Joy and pain, hope and despair, don’t always seem evenly balanced in Hardy, that’s for sure. Just ask Tess. Or Jude. But for the turn of such a year as this I want to remind myself of the beauty-in-the-midst-of-desolation that we find in Hardy’s ‘The Darkling Thrush’. I’m sure it’s familiar to you, but you can re-read (or read) it here.

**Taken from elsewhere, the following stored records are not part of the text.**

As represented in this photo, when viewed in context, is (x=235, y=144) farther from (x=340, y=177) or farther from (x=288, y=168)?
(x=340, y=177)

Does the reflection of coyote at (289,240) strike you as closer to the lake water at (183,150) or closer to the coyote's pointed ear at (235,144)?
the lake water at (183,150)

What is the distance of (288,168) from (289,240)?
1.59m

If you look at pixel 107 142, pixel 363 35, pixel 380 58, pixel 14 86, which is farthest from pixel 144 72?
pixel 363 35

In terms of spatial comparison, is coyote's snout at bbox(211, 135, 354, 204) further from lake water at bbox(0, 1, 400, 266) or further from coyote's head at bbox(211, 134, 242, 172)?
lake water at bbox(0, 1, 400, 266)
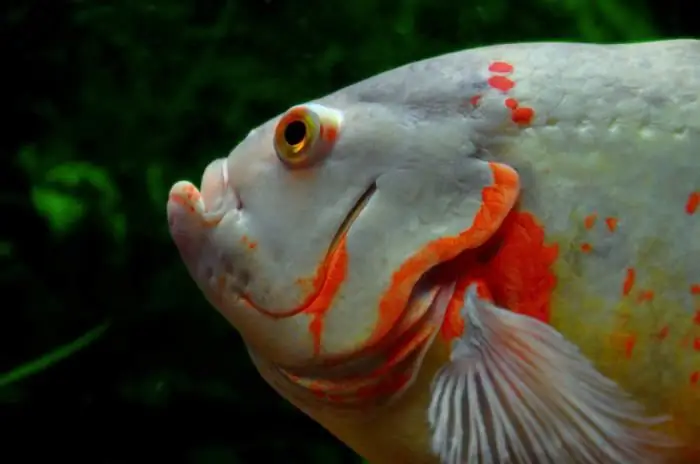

Of course, it feels all very Hardy that the poem’s speaker projects his inner bleakness and exhaustion onto the outer world. The imagery in the first two stanzas is pretty relentless—’desolate’, ‘broken’, ‘weakening’, ‘haunted’, ‘corpse’, ‘crypt’, ‘death-lament’: all right already, Tom. We get it!—and though ‘joy illimited’ pops up in stanza three, it’s expressed by a thrush ‘aged… frail, gaunt, and small,/ blast-beruffled’. In the final stanza the ‘blessed Hope’ comes balanced precariously on ‘I could think’ (rather than the more-convinced “I thought”; and you can forget about a solid “I knew”!). It’s not exactly clear grounds for optimism, and there’s a longing, half-hoping, half-fearing wistfulness in ‘The Darkling Thrush’ which we find so often find in Hardy (for instance in ‘The Oxen‘, another of his poems for this time of year).
But hey. Perhaps in Hardy and in 2020 a tentative or ‘trembl[ing] sense of hope is pretty good going. After all, it seems significant that the thrush ‘fling[s] his soul/ upon the growing gloom’: we’re reminded that to hope is an act of courage and commitment (maybe even recklessness). There’s no further to fall if you’re despairing or cynical, but if you’re hopeful you’ve still got something to lose. I find it really helpful to be reminded of the relationship between hope and courage as I square up to another year. Let’s hope that in 2021 we all have cause for some more times of “ecstatic carolling”.